Sharina swung, judging the stroke as she'd have split kindling. The Pewle knife sheared through the invader's wrist. Hand and sword flew sideways. Lires finished the job by decapitating the creature with an angry curse.

Tenoctris hadn't flinched as the sword rose to strike her; Sharina wasn't sure she'd even noticed. She continued chanting, her eyes on the vellum codex on the floor beside her. A strip of lead held the pages open. The ring in Tenoctris' left hand snapped sparks of wizardlight toward the portal as she gestured with the split of bamboo.

Two People started through the portal. Ascor and two of his men were down, and another of the Blood Eagles wavered. He hadn't dropped his sword, but it hung at arm's length, pointing to the floor.

The portal flashed vividly azure like a sun-struck tile. The invaders in it vanished, flung backward by the same forces that'd been bringing them from Hani's island to Valles.

The portal were still shimmering wizardlight instead of the wall of polished granite it'd been before Hani started his incantation. The light sizzled, and the ring continued to spit blue sparks toward it.

"Sharina," Tenoctris said. Her voice was hoarse but there was an unfamiliar febrile brightness in her eyes. Normally a major spell left the old wizard drained almost to the point of being comatose.

"Yes, Tenoctris?" Sharina said, squatting to put their heads on a level. She hoped she was hiding the concern she felt.

Lires turned and looked at them. Toward them, rather, because his eyes were staring a thousand miles away. His helmet had taken several hard blows, and the shield he'd snatched to replace his own was hacked and battered into scrap.

"I said Hani's portal wouldn't take me anyplace I wanted to go, dear," Tenoctris said, forcing the human syllables through lips that'd twisted around words of power. "I was wrong. It'll send a person to Volita. I don't know why Hani created that passage, but I doubt it was something we'd approve of. I think your brother's in danger."

"What can we do?" Sharina said. "What?"

"I think the portal still focuses enough power to take us through," Tenoctris said, nodding toward but not looking at the quivering blue field. "If you'll carry me, I'll try-"

"Yes," said Sharina, wiping the Pewle knife clean on the tunic of the invader she'd dismembered with it.

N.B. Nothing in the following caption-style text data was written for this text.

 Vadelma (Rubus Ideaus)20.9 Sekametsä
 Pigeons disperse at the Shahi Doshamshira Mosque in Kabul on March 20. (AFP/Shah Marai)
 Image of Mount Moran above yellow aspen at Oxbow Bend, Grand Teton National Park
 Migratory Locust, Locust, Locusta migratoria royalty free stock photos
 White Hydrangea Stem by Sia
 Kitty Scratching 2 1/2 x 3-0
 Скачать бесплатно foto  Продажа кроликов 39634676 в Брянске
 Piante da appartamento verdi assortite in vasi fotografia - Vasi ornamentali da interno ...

She sheathed the blade, then put her arms around the wizard's back and thighs. It was like lifting a bird, frail and much lighter than she unconsciously expected.

"Lires!" she said, speaking loudly to cut through the soldier's black reverie. "Pull some of these bodies out of our way!"

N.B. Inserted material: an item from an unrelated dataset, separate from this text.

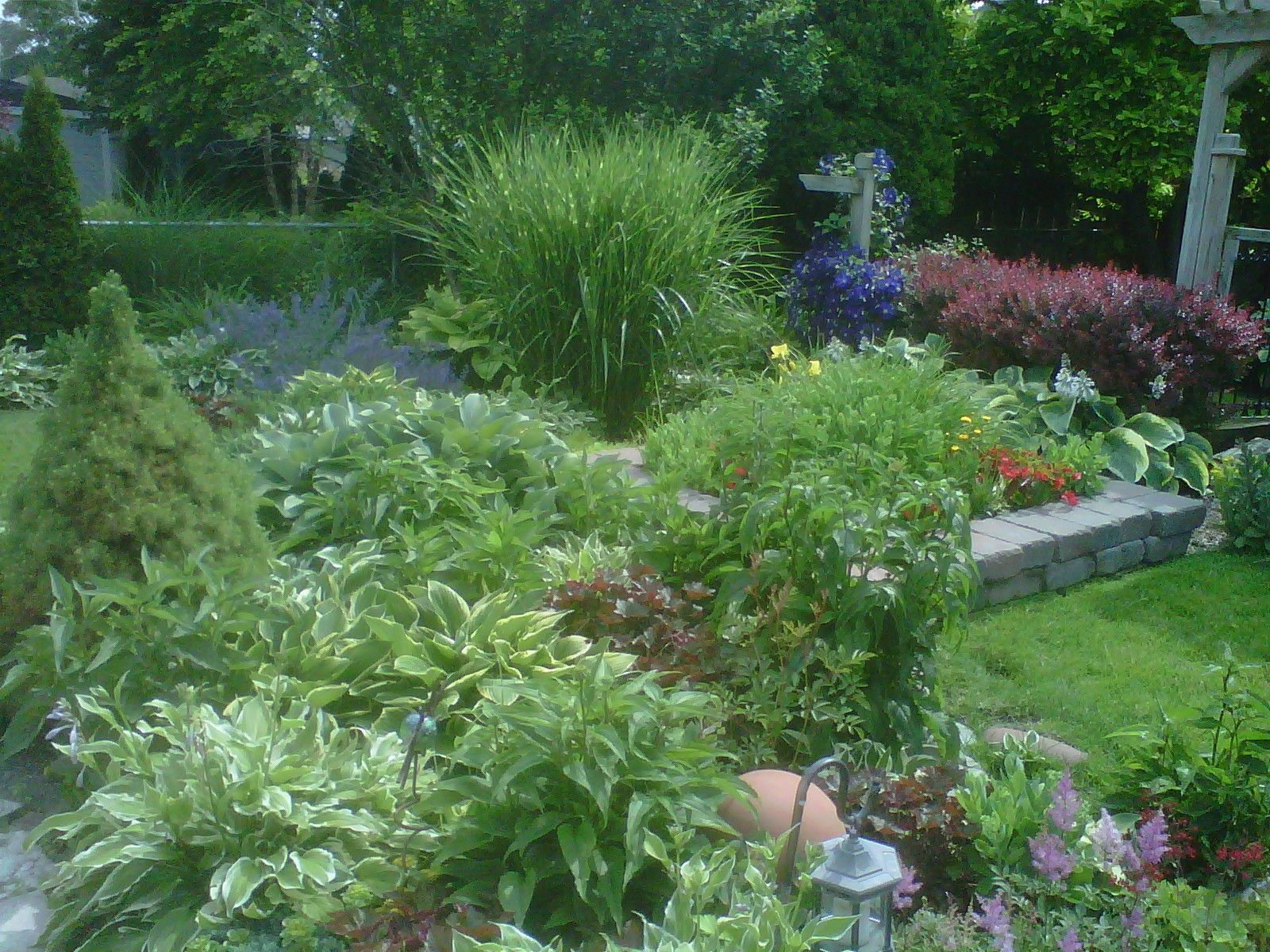 Shade garden easy care gardens pinterest for Easy upkeep landscaping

Lires dropped the ruined shield but he didn't let go of his sword. He gripped the topmost invader by an ankle and jerked him off the pile. He did the same with two more People, using a wrist and a throat for handles.

The other Blood Eagles were either wounded or helping their wounded fellows. They looked at what was happening, but they didn't have energy enough to speak.

Sharina mounted the bottom layer of twitching corpses. Behind her she heard human cheers and the brassy triumph of a dozen horns and trumpets: Lord Waldron's forces had broken the line of People and fought their way into the city, coming to the rescue of the survivors of Captain Rowning's troop.

"Ereschigal aktiophi berbiti…," Tenoctris said in a husky whisper. A fat spark spat from Hani's ring..The wall of blue fire went blank.

Sharina had no thought but that she would do what she could, for Garric and for the Isles. She stepped into the emptiness as Tenoctris in her arms spoke the remaining syllables of the spell.

CHAPTER 19

Mab stood facing Cashel in the center of Ronn's great rooftop plaza. Around them, none quite close enough for Cashel to touch with his staff, stood the assembled citizens. They filled the open area, all but the immediate circle.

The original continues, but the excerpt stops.